PAGE EXTRACT:
Three Regular Tessellations/Triangles
Theorem
Equilateral triangles form a regular tessellation:
Proof
Let $s \in \R_{>0}$ be the side length of the equilateral triangles.
For all $x, y \in \Z$, let the center $P_{x, y}$ of each triangle have Cartesian coordinates:
- $P_{x, y} = s \tuple {\dfrac 1 2 x, \dfrac {\sqrt 3} 2 y + \dfrac {3 - m} {4 \sqrt 3} }$
where $m = \begin{cases} 1 & \textrm {for $x + y$ even} \\ -1 & \textrm {for $x + y$ odd} \end{cases}$.
Let each triangle be defined as $\triangle A_{x, y} B_{x, y} C_{x, y}$, where the coordinates of its vertices are:
\(\ds A_{x, y}\) | \(=\) | \(\ds P_{x, y} + s \tuple {-\dfrac 1 2, \dfrac {-m} {2 \sqrt 3} }\) | ||||||||||||
\(\ds B_{x, y}\) | \(=\) | \(\ds P_{x, y} + s \tuple {\dfrac 1 2, \dfrac {-m} {2 \sqrt 3} }\) | ||||||||||||
\(\ds C_{x, y}\) | \(=\) | \(\ds P_{x, y} + s \tuple {0, \dfrac m {\sqrt 3} }\) |
We show that $\triangle A_{x, y} B_{x, y} C_{x, y}$ is an equilateral triangle.
Translate the plane by the translation mapping $\tau: \R^2 \to \R^2$, defined by:
- $\map \tau {\mathbf p} = \mathbf p - P_{x, y}$
so the translation of the triangle center $\map \tau {P_{x, y} }$ is equal to the origin $\tuple {0, 0}$.
From Translation Mapping is Isometry, it follows that this does not change the length of the sides of $\triangle A_{x, y} B_{x, y} C_{x, y}$.

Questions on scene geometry
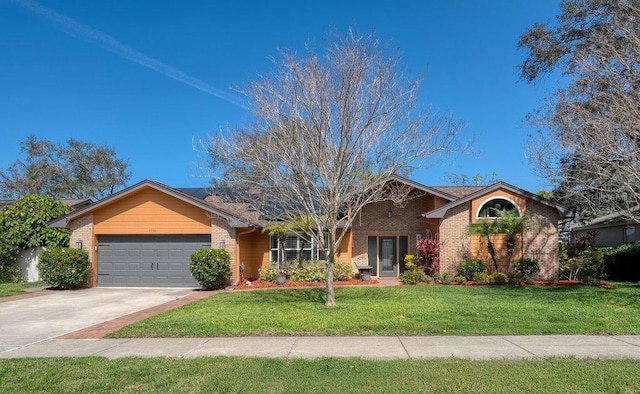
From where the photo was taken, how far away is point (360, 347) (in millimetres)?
7715

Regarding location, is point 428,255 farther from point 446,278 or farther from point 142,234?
point 142,234

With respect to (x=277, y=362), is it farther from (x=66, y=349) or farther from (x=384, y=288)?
(x=384, y=288)

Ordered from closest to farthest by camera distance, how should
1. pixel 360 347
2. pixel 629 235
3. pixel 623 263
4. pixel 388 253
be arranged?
1. pixel 360 347
2. pixel 388 253
3. pixel 623 263
4. pixel 629 235

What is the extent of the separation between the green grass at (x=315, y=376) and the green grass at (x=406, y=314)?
86.6 inches

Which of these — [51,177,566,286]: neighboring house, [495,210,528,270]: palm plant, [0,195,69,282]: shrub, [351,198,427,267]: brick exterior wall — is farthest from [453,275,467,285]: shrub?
[0,195,69,282]: shrub

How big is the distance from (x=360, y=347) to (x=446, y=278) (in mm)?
11295

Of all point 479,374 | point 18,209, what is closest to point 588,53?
point 479,374

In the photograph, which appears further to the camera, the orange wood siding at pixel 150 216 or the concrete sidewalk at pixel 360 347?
the orange wood siding at pixel 150 216

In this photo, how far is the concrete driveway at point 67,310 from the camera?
958cm

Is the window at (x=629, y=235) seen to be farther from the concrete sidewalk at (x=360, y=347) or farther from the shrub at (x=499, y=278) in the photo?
the concrete sidewalk at (x=360, y=347)

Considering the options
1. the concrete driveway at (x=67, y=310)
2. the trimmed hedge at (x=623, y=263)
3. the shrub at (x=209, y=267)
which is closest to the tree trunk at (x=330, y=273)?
the concrete driveway at (x=67, y=310)

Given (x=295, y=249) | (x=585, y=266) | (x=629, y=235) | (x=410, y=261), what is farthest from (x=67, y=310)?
(x=629, y=235)

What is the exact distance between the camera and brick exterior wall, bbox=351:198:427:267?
21.6 metres

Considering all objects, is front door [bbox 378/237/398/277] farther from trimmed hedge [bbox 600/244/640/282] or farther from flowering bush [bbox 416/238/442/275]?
trimmed hedge [bbox 600/244/640/282]
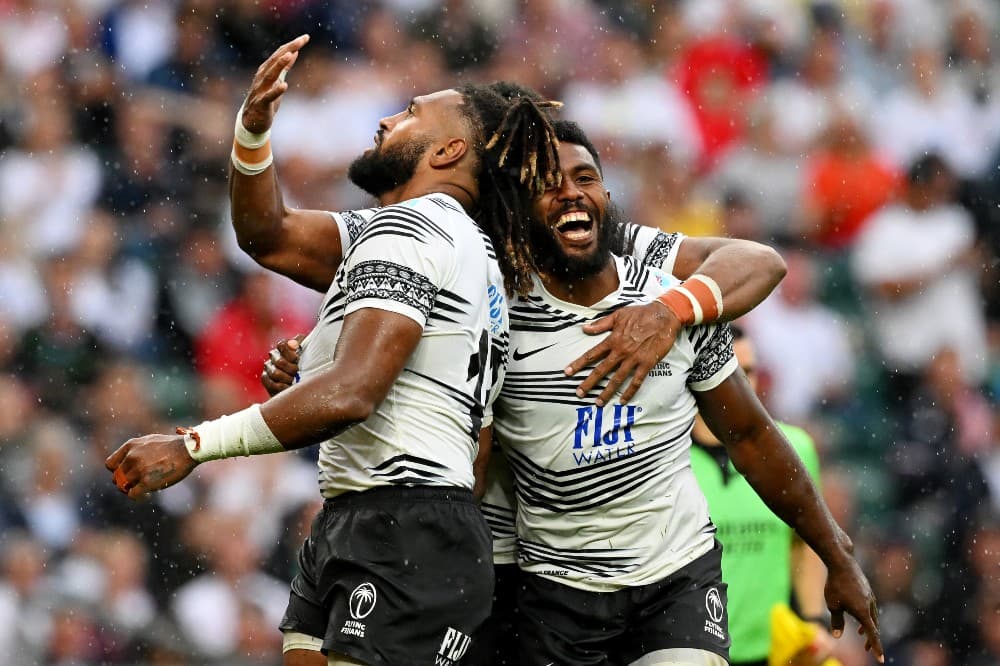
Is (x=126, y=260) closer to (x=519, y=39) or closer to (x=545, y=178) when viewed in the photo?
(x=519, y=39)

SET PROBLEM A: In the proof on equilateral triangle tessellations, what value does m take when x + y is odd?
SET PROBLEM B: List the vertices given for each triangle in the proof on equilateral triangle tessellations.
SET PROBLEM C: Retype the passage of the proof on equilateral triangle tessellations starting at "For all $x, y" and ending at "an equilateral triangle.".

SOLUTION A: When x + y is odd, m equals −1.

SOLUTION B: A_{x, y}, B_{x, y}, C_{x, y}

SOLUTION C:
For all $x, y \in \Z$, let the center $P_{x, y}$ of each triangle have Cartesian coordinates:
- $P_{x, y} = s \tuple {\dfrac 1 2 x, \dfrac {\sqrt 3} 2 y + \dfrac {3 - m} {4 \sqrt 3} }$
where $m = \begin{cases} 1 & \textrm {for $x + y$ even} \\ -1 & \textrm {for $x + y$ odd} \end{cases}$.
Let each triangle be defined as $\triangle A_{x, y} B_{x, y} C_{x, y}$, where the coordinates of its vertices are:
\(\ds A_{x, y}\) | \(=\) | \(\ds P_{x, y} + s \tuple {-\dfrac 1 2, \dfrac {-m} {2 \sqrt 3} }\) | ||||||||||||
\(\ds B_{x, y}\) | \(=\) | \(\ds P_{x, y} + s \tuple {\dfrac 1 2, \dfrac {-m} {2 \sqrt 3} }\) | ||||||||||||
\(\ds C_{x, y}\) | \(=\) | \(\ds P_{x, y} + s \tuple {0, \dfrac m {\sqrt 3} }\) |
We show that $\triangle A_{x, y} B_{x, y} C_{x, y}$ is an equilateral triangle.